An excellent text by Matthew Ball about the connection between technology and music, how the development of tech has changed or steered the way through the future of music. He predicts that the next big step in the development of technology and music will be based on user-generated content, somebody just has to find the right model. His argument is that "almost all new music today, with exception of indie rock, is 'all digital' and thus fully separable by instrument, beat, vocals, etc. In many cases, a hit track is made up of numerous samples, beats, and sounds that come from a patchwork of creators", so everything is already there, except the model.

Spotify has announced a new feature through which artists, labels and rights holders can promote specific songs within the service's autoplay and Radio algorithms, The Verge reports. This visibility boost will be available at the cost of lower royalty payouts. Spotify hasn't yet announced how much lower.
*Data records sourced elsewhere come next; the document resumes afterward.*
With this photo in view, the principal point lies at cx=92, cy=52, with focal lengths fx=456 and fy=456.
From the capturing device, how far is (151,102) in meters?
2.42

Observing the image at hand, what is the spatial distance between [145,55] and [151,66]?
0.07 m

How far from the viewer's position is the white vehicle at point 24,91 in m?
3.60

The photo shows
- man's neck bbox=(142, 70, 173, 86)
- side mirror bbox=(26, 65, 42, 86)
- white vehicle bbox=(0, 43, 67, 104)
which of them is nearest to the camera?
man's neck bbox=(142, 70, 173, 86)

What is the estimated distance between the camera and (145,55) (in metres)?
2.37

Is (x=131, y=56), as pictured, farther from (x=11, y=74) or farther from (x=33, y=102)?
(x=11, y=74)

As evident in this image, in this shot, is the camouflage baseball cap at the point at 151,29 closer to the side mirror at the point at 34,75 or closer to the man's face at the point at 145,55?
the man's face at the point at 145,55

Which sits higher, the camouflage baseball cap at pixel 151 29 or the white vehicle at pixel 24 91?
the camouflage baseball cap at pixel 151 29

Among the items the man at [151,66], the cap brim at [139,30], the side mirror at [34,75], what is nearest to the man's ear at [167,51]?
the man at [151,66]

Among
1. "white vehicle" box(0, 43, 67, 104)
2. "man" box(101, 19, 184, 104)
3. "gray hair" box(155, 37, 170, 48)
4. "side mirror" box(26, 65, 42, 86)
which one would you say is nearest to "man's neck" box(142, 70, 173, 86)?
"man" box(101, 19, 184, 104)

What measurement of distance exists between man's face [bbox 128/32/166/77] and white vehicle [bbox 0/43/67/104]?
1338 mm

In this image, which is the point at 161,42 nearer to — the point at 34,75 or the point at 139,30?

American Recording Academy is changing the name of its best world music album category to best global music album, reflecting a change, rather an evolution in the world. The renamed Grammy will be announced on November 24 and given in February 2021. The Academy sees the new term as "a more relevant, modern, and inclusive", symbolizing "a departure from the connotations of colonialism, folk, and ‘non-American’ that the former term embodied while adapting to current listening trends and cultural evolution among the diverse communities it may represent”, Billboard reports. This year's Best World Music Album winner was Celia Angelique's 'Kidjo'.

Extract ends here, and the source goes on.